Now, the question in these circumstances comes to be, was the mare unsound at the date of purchase? The pursuer says in article 3 of

Page: 542

the condescendence that the mare was at and prior to the date of sale disconform to warranty, as she was labouring under a severe cold, and was not a good feeder, and that the defender knew this. Now, there is not a word of evidence in support of this allegation that the mare was a bad feeder while she was in the defender's stables. She had only been in his possession four or five days when the pursuer purchased her, and there is an entire want of evidence that during that time she did not feed well, while there are several witnesses who speak to her being fresh and quite up to her work while she was in the defender's possession.

There is a good deal of evidence about the mare having been clipped by the defender after she came into his hands upon the 29th of December 1883, but it does not appear to me that the cold which subsequently showed itself can be attributed to this clipping, or that she was in any way the worse of it. One circumstance, however, is quite clear, and that is, that she began to cough upon the evening of the Saturday on which she was removed to the pursuer's stables, and that she continued to cough down to the date of her death upon the 17th January.

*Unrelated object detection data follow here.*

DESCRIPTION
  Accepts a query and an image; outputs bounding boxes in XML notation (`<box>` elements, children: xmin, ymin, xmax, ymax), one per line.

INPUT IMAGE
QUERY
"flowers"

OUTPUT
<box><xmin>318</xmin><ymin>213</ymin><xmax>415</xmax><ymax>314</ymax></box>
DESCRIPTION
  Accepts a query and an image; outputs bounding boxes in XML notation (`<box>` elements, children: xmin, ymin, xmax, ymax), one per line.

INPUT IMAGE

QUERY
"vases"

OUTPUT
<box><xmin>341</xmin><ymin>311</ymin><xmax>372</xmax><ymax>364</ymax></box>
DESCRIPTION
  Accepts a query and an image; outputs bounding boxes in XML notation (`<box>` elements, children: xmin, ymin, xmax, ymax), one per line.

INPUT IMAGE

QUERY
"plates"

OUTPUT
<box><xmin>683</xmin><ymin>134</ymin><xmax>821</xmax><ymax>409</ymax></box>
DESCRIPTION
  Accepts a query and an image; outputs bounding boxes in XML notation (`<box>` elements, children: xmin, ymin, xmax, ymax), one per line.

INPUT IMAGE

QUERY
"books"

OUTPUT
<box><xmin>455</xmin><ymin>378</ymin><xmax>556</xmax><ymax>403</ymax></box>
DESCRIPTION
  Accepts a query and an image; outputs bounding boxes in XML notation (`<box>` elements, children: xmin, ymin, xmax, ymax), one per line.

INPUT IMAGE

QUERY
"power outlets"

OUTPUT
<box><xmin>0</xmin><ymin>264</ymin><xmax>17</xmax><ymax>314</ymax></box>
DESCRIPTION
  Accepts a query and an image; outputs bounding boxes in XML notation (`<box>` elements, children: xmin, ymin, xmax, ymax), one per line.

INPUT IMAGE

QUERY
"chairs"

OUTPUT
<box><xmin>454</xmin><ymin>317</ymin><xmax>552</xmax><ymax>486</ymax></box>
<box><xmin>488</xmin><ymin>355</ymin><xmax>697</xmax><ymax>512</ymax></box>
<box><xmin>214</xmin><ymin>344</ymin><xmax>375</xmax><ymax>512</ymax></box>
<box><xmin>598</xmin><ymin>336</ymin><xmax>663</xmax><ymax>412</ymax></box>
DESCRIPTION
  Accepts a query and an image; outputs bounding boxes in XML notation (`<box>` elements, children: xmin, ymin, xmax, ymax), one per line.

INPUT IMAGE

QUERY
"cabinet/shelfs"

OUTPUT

Now, a mere cough is not, according to the authorities, unsoundness, yet a cough may entitle a purchaser to return a horse if it should render the animal unfit for use. There are numerous authorities cited by Youatt in his treatise on “The Horse” in support of the doctrine that a purchaser would in such circumstances be entitled to return the horse, or to put it into neutral custody.

It could not be said that during the time this mare was in the pursuer's stables she was fit for use, and the defender could not reasonably have refused to take her back had she been returned to him. That was not the course which the pursuer followed; he continued to treat her himself, and it was not until shortly before the death that a veterinary surgeon was called in; and accordingly the question comes to be, whether in these circumstances he can now recover the price of the mare from the defender?

But not only did the pursuer not return the mare to the defender when he found her suffering from cold and unfit for work, but he proceeded to deal with her as his own property, and had her tail docked by his servant Young. Looking to the condition in which, according to the pursuer, the mare was at this time, his treatment of her in docking her tail was rash, I might almost say foolish. He, no doubt, tries to make out that docking is a simple matter, but one of his own witnesses, Brock, the veterinary surgeon, says that occasionally lockjaw sets in after the operation, and Pollock, one of the witnesses for the defender, considered the docking most injudicious, looking to the condition of the animal at the time.

Upon the whole matter, and looking to the actings of the pursuer, I think that the Sheriffs have taken the proper view of this case, and that the pursuer is not entitled to recover the price of the mare from the defender.

I am therefore for affirming the interlocutor appealed against.

The Lord President, Lord Mure, and Lord Adam concurred.

The Court found that the pursuer had failed to prove any breach of warranty, therefore refused the appeal.

Counsel:

Counsel for Pursuer— Guthrie Smith— Lang. Agents— John Gill, S.S.C.

Counsel for Defender— Mackintosh— Murray. Agent— J. Stewart Gellatly, S.S.C.